Unipd Research: fractals to study of the disturbance of consciousness


Accurately diagnosing the disturbance of consciousness is very complex, this is especially true for patients in a vegetative state and minimally consciousness. Neuroimaging and electrophysiological techniques are used alongside behavioral scales to improve diagnostic accuracy. Despite this combined technique, satisfactory diagnostic accuracy cannot be achieved.

A new tool to tackle this challenge comes from chaos theory which states that the fractal dimension greatly improves the accuracy of this diagnosis. Such result are based on the multicenter study led by the University of Padua and published in the International Journal of Neural Systems, Fractal Dimension Feature as a Signature of Severity in Disorders of Consciousness: An EEG Study.

The definition of consciousness still represents one of the most challenging and open questions in neuroscience. Numerous mathematical models have been proposed to help neurologists with this complex diagnosis. The most promising derives from chaos theory known as the fractal dimension. Prof Camillo Porcaro of the University of Padua led a team from various centres (Marco Marino, Simone Carozzo, Miriam Russo, Maria Ursino, Valentina Ruggiero, Carmela Ragno, Stefania Proto, and Paolo Tonin) along with members of the National Council of Research - Institute of Cognitive Sciences and Technologies (CNR-Istc) of Rome – to apply the concepts of fractal dimension on a group of patients in a Vegetative State (VS), those a Minimal State of Consciousness (MCS), and on a control group of healthy volunteers. The results were published in the journalInternational Journal of Neural Systems. 

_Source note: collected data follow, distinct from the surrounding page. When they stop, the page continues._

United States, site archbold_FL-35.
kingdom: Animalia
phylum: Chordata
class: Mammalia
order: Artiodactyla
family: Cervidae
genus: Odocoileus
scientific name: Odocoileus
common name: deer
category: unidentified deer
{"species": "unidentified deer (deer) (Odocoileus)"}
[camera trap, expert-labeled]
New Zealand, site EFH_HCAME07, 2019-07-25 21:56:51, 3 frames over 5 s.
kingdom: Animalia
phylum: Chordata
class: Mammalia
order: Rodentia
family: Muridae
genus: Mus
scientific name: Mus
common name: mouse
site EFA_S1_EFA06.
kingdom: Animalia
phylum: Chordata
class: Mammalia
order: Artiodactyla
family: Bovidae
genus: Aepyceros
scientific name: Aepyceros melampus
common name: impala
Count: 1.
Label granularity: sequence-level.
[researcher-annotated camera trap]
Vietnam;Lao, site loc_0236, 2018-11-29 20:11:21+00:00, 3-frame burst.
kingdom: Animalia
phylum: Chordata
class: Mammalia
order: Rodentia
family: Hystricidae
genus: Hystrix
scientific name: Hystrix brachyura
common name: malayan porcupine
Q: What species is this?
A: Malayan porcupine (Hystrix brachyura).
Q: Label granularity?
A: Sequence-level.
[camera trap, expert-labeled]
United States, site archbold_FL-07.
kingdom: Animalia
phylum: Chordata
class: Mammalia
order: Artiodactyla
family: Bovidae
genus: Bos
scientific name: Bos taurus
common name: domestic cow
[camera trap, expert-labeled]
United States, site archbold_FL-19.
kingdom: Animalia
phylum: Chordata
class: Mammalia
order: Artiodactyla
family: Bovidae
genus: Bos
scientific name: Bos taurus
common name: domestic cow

Prof Camillo Porcaro explains, “The algorithm was used to demonstrate the effectiveness of the fractal dimension in classifying the two states of consciousness (VS and MCS) called Higuchi’s Fractal Dimension (HFD). Once the fractal dimension of the brain activity were recorded patients were evaluated by means of electroencephalography (EEG) showing that the fractal dimension is 11 times more effective in diagnosing MCS and LV patients than the electrophysiological techniques normally used in clinical practice. We also used Machine Learning methods to automatically classify MCS patients from LV patients and from the control group, with an accuracy of about 90%.”